Once safely returned to home, Wolff continued his legal career, serving in leadership positions with the bar associations of the city and state, regularly providing on-air legal analysis for local media outlets and earning the admiration of colleagues and clients.

“I consider him a consummate criminal defense lawyer. He’s an excellent trial lawyer and an ethical lawyer,” said attorney Scott Rosenblum.

“Don should be considered a role model for all the young men and women aspiring to be criminal defense lawyers.”

Wolff also developed into a local jazz specialist and booster without peer, despite never having studied music or played a note himself.

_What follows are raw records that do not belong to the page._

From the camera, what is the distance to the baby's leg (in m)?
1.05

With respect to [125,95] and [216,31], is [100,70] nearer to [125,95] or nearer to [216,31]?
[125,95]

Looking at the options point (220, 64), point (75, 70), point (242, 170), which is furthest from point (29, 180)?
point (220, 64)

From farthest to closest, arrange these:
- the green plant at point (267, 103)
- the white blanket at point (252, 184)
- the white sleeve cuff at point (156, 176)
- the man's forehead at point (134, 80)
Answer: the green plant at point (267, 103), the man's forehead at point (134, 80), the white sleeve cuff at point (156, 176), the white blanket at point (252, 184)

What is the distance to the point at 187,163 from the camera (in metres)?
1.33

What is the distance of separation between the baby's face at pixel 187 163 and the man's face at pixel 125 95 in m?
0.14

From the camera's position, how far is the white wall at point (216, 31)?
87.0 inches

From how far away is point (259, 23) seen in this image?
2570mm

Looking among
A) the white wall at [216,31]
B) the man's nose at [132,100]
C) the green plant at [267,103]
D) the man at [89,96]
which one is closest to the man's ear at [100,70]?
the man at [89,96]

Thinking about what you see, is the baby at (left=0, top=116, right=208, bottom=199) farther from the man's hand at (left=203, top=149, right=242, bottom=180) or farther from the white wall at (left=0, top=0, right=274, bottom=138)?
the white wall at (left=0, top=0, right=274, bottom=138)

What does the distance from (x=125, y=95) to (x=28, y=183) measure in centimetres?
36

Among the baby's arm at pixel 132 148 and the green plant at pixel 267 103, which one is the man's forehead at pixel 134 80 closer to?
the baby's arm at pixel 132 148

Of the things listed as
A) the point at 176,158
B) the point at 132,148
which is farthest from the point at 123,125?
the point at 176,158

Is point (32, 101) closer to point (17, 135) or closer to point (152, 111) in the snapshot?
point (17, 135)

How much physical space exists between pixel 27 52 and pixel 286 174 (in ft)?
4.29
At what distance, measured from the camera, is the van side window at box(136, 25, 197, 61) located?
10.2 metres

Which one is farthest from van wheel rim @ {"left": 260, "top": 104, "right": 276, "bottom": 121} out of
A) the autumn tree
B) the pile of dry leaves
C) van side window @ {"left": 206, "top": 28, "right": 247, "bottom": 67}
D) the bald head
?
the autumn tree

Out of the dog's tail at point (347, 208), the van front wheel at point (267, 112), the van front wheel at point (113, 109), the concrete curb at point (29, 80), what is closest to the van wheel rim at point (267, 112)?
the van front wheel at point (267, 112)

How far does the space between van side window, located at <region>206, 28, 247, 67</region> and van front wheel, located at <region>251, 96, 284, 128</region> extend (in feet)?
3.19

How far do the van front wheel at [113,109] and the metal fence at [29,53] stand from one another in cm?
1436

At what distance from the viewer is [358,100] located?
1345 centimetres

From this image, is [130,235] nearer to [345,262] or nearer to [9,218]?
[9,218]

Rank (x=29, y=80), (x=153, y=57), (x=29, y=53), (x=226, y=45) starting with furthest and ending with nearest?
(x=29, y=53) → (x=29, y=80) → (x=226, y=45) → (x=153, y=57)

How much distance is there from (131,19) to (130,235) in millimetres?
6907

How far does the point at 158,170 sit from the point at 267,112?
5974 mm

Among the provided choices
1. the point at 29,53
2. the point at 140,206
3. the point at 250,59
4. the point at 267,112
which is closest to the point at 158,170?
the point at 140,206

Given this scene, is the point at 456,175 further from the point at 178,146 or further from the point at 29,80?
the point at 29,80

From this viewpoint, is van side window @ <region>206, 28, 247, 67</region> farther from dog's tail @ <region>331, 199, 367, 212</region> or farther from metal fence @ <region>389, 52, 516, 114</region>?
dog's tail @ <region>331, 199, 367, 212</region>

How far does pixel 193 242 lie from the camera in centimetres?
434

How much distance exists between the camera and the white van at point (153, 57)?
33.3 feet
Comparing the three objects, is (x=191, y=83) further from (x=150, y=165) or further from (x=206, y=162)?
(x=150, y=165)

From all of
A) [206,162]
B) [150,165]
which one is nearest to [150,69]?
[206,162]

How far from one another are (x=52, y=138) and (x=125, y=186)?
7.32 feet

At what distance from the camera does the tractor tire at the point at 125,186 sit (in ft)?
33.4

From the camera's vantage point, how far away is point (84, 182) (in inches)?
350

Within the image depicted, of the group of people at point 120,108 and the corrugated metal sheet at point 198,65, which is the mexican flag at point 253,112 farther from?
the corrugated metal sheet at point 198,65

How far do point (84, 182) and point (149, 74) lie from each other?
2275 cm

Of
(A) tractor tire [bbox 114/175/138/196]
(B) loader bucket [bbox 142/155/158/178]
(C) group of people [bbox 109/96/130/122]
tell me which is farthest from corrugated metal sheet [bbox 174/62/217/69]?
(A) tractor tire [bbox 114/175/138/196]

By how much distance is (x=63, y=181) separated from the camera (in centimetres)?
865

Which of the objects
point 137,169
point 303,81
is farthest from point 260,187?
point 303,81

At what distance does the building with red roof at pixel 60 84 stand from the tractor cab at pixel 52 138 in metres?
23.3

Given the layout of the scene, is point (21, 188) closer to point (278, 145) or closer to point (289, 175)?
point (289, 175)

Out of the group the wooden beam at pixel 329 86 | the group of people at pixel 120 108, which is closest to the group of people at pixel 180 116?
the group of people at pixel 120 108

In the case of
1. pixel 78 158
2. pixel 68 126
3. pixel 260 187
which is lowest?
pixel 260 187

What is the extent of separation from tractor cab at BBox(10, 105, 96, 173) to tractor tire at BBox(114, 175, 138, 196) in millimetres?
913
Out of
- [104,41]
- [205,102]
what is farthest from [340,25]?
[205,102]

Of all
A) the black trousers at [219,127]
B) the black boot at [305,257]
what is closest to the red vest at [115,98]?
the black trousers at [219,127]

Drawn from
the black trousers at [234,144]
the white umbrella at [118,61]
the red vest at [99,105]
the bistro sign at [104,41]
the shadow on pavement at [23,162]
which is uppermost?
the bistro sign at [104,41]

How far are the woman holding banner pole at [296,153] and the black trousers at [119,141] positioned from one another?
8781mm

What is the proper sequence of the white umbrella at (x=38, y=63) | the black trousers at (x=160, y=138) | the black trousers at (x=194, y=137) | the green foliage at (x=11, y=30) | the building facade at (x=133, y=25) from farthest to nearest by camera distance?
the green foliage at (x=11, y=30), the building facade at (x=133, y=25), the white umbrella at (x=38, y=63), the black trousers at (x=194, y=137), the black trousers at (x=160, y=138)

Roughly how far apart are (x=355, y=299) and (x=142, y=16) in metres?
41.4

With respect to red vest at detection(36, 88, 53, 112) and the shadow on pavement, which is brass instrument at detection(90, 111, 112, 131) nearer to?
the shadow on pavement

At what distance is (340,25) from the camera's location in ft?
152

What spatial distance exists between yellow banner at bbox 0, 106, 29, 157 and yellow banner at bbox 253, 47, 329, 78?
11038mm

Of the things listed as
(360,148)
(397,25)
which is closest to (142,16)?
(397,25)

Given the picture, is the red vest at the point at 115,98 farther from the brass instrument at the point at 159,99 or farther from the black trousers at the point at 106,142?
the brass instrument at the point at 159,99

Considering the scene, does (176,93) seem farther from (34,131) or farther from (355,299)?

Most local jazz lovers know him as the host of “Saturday Night Jazz” on KMOX 1120 AM. He hosted the Anita Berry Jazz Cruise for 12 years and has lectured and shown his jazz films all over the country. He continues to show jazz films as a public service at community centers, nursing homes, senior citizens facilities and children’s organizations.

He also has used his radio show to promote many community jazz projects, such as Young Jazz Messengers, a group of promising African-American musicians managed by the late Edwin Salter.

With regard to jazz, Wolff said he strives to be historically grounded as well as current. He treasures the swing music of the forties. Johnny Hodges and Benny Goodman are favorites. Wolff referred to Kansas City tenor saxophonist Ben Webster as “my main man” and St. Louis trumpeter Clark Terry as “my homey.”

He paid homage to Duke Ellington as “my favorite composer,” saying that Ellington accomplished so much more than just the orchestra for which he was renowned.

Wolff’s preference, he said, is for smaller groups, like Count Basie’s octet.

“You are in the middle of their communication,” he said. “You feel like they are talking to you.”

Wolff was himself talking to the young graduates of Harris-Stowe on Monday night at their commencement, when he was awarded with an honorary Doctorate of Laws from the college. He challenged them to use their education to “give back” to the community, to “solve the problem of poverty, hunger, homelessness.”

Seeking to inspire in the graduates the vitality and resourcefulness that has epitomized his own life, Wolff advised them: “You should live each day as if it is your last.”